--- Text section Enclosed Below ---
The Julius Maximilian University of Würzburg[2] (also referred to as the University of Würzburg, in German Julius-Maximilians-Universität Würzburg) is a public research university in Würzburg, Germany.[2] The University of Würzburg is one of the oldest institutions of higher learning in Germany, having been founded in 1402. The university initially had a brief run and was closed in 1415. It was reopened in 1582 on the initiative of Julius Echter von Mespelbrunn. Today, the university is named for Julius Echter von Mespelbrunn and Maximilian Joseph.

The University of Würzburg is part of the U15 group of research-intensive German universities. The university is also a member of the Coimbra Group.[3]

Name[edit]

Neue Universität main building, built in 1896

Its official name is Julius-Maximilians-Universität Würzburg (or "Julius-Maximilian University of Würzburg") but it is commonly referred to as the University of Würzburg.[2] This name is taken from Julius Echter von Mespelbrunn, Prince-Bishop of Würzburg, who reestablished the university in 1582, and Prince Elector Maximilian Joseph, the prince under whom secularization occurred at the start of the 19th century. The university's central administration, foreign student office, and several research institutes are located within the area of the old town, while the new liberal arts campus, with its modern library, overlooks the city from the east. The university today enrolls approximately 29,000 students, out of which more than 1,000 come from other countries.
--- End of Enclosed Text section ---
Assigned task:
In the text on the University of Würzburg, in what year was the university reopened, and on whose initiative?
--- Input data Enclosed Below ---
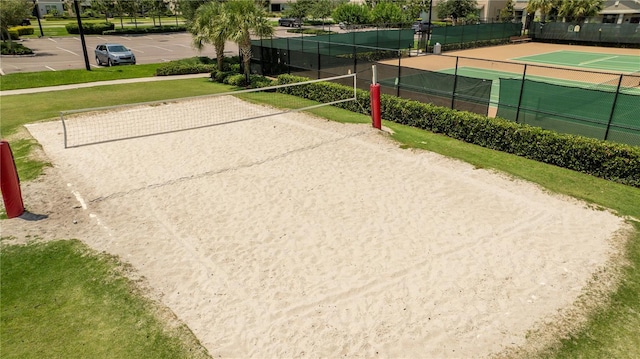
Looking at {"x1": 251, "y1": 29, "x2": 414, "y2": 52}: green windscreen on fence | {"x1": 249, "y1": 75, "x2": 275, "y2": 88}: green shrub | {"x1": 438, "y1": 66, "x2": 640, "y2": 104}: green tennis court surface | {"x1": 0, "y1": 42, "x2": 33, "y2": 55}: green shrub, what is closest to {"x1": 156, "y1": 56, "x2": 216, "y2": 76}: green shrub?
{"x1": 249, "y1": 75, "x2": 275, "y2": 88}: green shrub

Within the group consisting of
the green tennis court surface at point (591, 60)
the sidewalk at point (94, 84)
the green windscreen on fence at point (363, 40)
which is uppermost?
the green windscreen on fence at point (363, 40)

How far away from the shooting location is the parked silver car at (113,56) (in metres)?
29.5

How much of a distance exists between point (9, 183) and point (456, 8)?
58615 mm

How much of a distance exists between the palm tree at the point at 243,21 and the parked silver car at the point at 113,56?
452 inches

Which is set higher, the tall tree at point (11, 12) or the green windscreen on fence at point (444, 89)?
the tall tree at point (11, 12)

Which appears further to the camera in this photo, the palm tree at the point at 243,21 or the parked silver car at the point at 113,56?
the parked silver car at the point at 113,56

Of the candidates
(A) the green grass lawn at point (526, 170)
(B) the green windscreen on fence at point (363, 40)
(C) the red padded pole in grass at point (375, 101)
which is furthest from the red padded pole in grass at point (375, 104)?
(B) the green windscreen on fence at point (363, 40)

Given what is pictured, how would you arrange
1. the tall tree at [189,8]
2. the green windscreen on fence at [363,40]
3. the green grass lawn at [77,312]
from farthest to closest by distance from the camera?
the tall tree at [189,8] < the green windscreen on fence at [363,40] < the green grass lawn at [77,312]

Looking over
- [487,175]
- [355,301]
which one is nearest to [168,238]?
[355,301]

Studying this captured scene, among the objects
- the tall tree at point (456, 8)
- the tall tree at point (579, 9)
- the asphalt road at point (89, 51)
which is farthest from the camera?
the tall tree at point (456, 8)

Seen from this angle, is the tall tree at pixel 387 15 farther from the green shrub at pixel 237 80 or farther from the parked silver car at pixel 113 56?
the green shrub at pixel 237 80

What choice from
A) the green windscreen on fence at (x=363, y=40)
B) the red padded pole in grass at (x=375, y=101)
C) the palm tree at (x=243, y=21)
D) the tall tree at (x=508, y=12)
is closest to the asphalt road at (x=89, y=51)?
the green windscreen on fence at (x=363, y=40)

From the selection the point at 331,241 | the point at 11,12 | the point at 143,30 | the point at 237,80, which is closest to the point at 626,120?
the point at 331,241

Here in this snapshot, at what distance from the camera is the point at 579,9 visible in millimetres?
43406
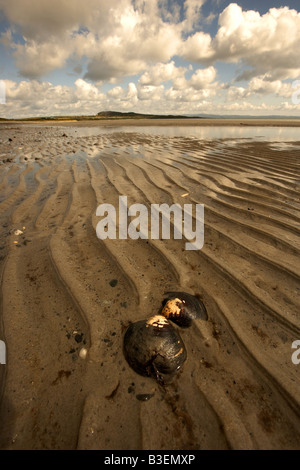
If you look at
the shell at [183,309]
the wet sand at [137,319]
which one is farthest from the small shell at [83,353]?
the shell at [183,309]

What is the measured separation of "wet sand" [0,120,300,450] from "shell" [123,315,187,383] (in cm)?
8

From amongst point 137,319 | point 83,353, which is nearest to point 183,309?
point 137,319

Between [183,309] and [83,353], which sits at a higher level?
[183,309]

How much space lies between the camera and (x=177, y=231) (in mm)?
3371

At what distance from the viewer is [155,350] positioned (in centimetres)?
165

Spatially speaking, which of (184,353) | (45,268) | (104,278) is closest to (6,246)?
(45,268)

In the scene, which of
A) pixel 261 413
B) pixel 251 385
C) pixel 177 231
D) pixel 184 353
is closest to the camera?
pixel 261 413

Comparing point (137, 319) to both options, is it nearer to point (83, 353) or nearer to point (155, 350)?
point (155, 350)

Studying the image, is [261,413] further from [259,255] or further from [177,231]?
[177,231]

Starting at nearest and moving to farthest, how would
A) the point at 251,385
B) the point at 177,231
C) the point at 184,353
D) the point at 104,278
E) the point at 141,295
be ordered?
the point at 251,385, the point at 184,353, the point at 141,295, the point at 104,278, the point at 177,231

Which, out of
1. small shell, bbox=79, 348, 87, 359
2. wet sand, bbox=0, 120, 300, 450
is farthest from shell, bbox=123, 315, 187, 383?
small shell, bbox=79, 348, 87, 359

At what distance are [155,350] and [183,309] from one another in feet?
1.59

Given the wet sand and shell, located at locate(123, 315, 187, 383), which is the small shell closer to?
the wet sand
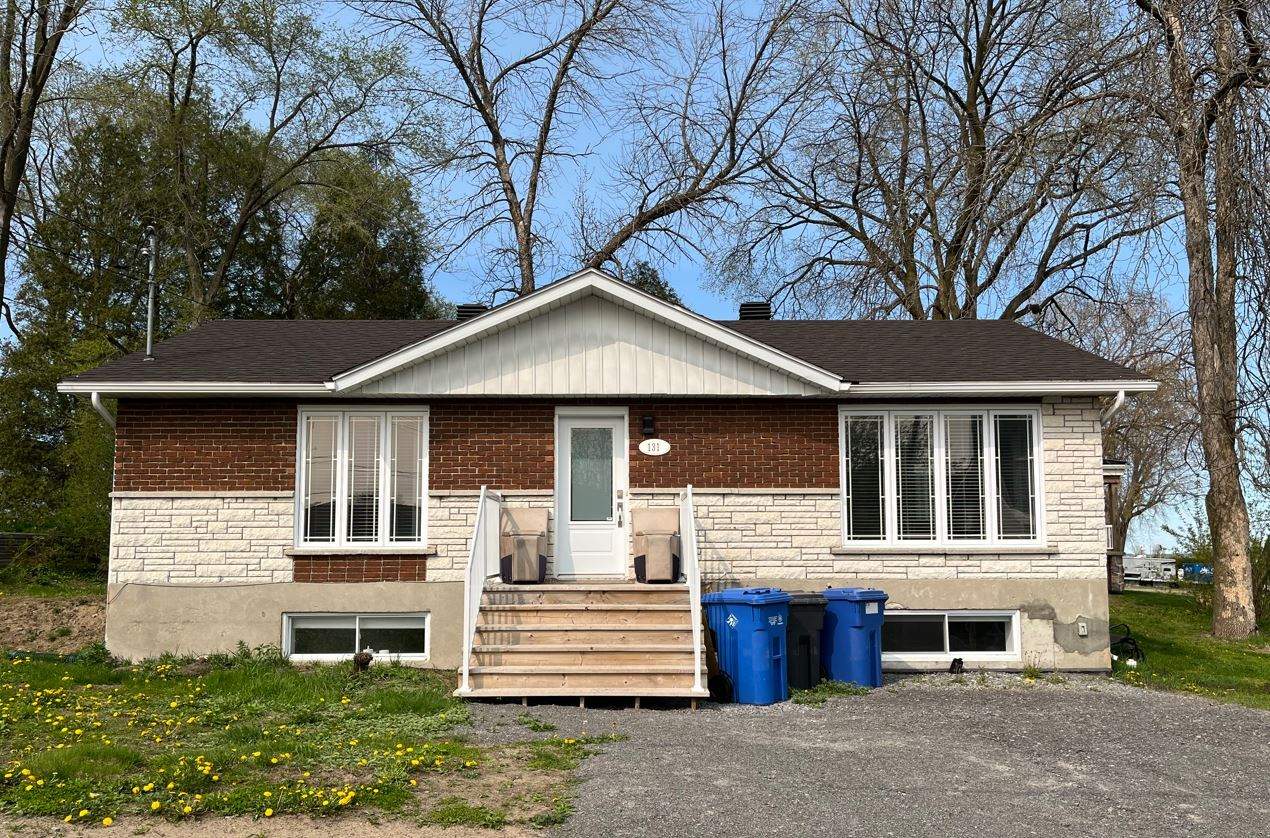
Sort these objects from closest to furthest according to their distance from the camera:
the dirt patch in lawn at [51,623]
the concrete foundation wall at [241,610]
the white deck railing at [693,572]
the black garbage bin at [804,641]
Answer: the white deck railing at [693,572]
the black garbage bin at [804,641]
the concrete foundation wall at [241,610]
the dirt patch in lawn at [51,623]

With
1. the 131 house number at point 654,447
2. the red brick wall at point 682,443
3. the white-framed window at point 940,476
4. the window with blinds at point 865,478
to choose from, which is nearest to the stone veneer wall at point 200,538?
the red brick wall at point 682,443

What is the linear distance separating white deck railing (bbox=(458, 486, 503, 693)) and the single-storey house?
71 millimetres

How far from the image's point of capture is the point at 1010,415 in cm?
1208

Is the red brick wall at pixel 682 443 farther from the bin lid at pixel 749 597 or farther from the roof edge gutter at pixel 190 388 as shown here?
the bin lid at pixel 749 597

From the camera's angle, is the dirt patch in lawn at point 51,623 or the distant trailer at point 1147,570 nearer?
the dirt patch in lawn at point 51,623

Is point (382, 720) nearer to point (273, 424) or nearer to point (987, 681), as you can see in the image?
point (273, 424)

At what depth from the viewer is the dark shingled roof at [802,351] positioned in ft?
38.5

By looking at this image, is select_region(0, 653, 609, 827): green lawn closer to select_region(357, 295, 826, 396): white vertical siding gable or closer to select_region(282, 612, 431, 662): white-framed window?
select_region(282, 612, 431, 662): white-framed window

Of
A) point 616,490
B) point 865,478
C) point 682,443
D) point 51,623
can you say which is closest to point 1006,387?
point 865,478

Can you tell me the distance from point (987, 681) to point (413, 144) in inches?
858

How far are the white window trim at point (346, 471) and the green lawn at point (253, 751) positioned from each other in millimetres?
1666

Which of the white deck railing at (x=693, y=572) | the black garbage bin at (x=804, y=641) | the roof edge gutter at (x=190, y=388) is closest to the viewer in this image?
the white deck railing at (x=693, y=572)

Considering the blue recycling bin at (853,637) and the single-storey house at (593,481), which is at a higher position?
the single-storey house at (593,481)

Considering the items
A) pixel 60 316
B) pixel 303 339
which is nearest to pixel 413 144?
pixel 60 316
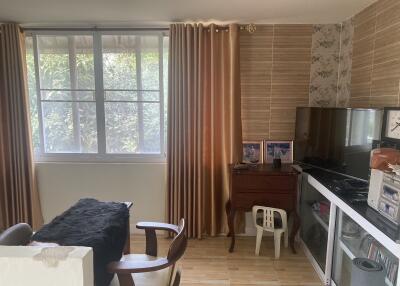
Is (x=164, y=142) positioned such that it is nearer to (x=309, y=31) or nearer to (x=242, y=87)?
(x=242, y=87)

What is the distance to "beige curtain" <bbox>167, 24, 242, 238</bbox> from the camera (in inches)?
111

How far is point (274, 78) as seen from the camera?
2.95 meters

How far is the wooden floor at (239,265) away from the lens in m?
2.37

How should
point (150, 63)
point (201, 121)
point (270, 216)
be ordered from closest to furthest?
point (270, 216) → point (201, 121) → point (150, 63)

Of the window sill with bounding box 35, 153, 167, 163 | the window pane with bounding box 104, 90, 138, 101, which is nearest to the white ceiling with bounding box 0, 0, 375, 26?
the window pane with bounding box 104, 90, 138, 101

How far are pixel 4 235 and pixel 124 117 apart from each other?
1804 millimetres

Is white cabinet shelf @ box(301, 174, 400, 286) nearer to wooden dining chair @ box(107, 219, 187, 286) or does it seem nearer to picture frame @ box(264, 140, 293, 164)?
picture frame @ box(264, 140, 293, 164)

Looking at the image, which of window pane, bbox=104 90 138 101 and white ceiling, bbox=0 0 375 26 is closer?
white ceiling, bbox=0 0 375 26

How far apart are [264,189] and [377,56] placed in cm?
142

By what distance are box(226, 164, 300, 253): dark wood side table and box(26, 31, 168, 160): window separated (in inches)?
37.5

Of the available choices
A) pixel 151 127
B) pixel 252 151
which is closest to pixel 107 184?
pixel 151 127

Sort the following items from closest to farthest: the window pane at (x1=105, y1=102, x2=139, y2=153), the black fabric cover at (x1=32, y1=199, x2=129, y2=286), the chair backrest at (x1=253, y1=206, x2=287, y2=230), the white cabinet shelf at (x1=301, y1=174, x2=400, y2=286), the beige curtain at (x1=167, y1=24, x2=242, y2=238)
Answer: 1. the black fabric cover at (x1=32, y1=199, x2=129, y2=286)
2. the white cabinet shelf at (x1=301, y1=174, x2=400, y2=286)
3. the chair backrest at (x1=253, y1=206, x2=287, y2=230)
4. the beige curtain at (x1=167, y1=24, x2=242, y2=238)
5. the window pane at (x1=105, y1=102, x2=139, y2=153)

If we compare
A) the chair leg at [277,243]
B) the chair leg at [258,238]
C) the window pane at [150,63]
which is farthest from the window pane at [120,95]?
the chair leg at [277,243]

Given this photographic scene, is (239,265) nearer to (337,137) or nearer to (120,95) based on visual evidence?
(337,137)
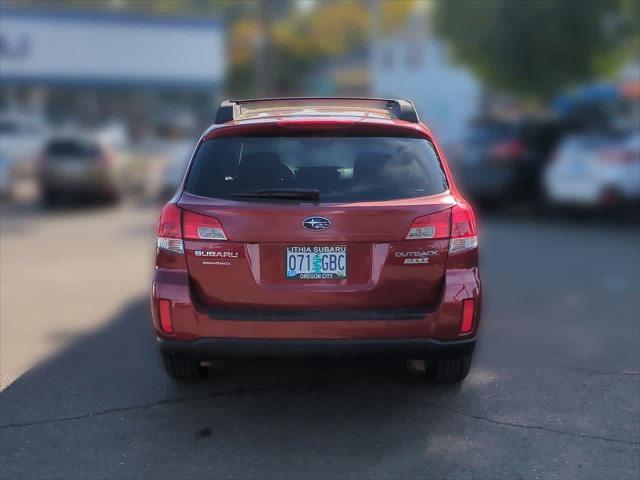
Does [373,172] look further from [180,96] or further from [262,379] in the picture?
[180,96]

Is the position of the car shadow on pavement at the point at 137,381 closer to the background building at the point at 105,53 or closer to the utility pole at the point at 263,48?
the utility pole at the point at 263,48

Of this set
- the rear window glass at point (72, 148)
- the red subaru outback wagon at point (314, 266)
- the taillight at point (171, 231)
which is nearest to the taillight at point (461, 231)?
the red subaru outback wagon at point (314, 266)

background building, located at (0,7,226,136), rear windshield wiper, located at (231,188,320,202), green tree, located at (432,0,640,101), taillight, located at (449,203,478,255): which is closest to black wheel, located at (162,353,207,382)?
rear windshield wiper, located at (231,188,320,202)

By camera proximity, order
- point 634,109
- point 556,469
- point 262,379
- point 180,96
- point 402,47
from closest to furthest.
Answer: point 556,469, point 262,379, point 634,109, point 402,47, point 180,96

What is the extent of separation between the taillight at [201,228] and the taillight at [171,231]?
45 mm

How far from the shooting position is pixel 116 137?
85.4 ft

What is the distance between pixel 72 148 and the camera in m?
16.6

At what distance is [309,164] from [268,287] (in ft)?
2.54

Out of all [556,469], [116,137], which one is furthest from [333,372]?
[116,137]

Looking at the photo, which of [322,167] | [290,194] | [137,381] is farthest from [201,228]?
[137,381]

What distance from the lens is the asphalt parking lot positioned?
4246mm

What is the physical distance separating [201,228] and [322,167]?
2.51 feet

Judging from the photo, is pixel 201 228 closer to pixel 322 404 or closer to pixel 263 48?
pixel 322 404

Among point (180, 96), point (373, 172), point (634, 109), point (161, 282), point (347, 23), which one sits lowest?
point (180, 96)
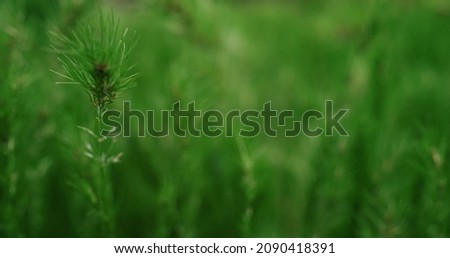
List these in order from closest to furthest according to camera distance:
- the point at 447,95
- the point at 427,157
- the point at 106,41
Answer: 1. the point at 106,41
2. the point at 427,157
3. the point at 447,95

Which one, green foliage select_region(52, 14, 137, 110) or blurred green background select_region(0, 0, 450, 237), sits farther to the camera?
blurred green background select_region(0, 0, 450, 237)

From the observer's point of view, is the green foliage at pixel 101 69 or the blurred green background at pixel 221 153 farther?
the blurred green background at pixel 221 153

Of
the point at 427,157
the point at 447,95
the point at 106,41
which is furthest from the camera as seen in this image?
the point at 447,95

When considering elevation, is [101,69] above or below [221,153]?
above

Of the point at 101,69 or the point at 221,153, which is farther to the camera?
the point at 221,153

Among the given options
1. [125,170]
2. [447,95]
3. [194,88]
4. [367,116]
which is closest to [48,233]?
[125,170]

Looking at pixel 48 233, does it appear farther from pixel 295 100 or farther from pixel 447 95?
pixel 447 95

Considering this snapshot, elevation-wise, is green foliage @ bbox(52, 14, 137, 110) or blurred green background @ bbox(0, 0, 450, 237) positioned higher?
green foliage @ bbox(52, 14, 137, 110)

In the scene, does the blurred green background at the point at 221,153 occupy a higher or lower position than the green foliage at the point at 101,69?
lower
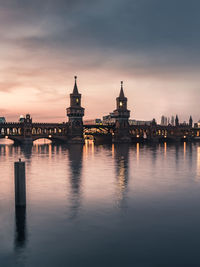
--- End of Enclosed Input data ---
Your solution:
It was reopened in 1582 on the initiative of Julius Echter von Mespelbrunn.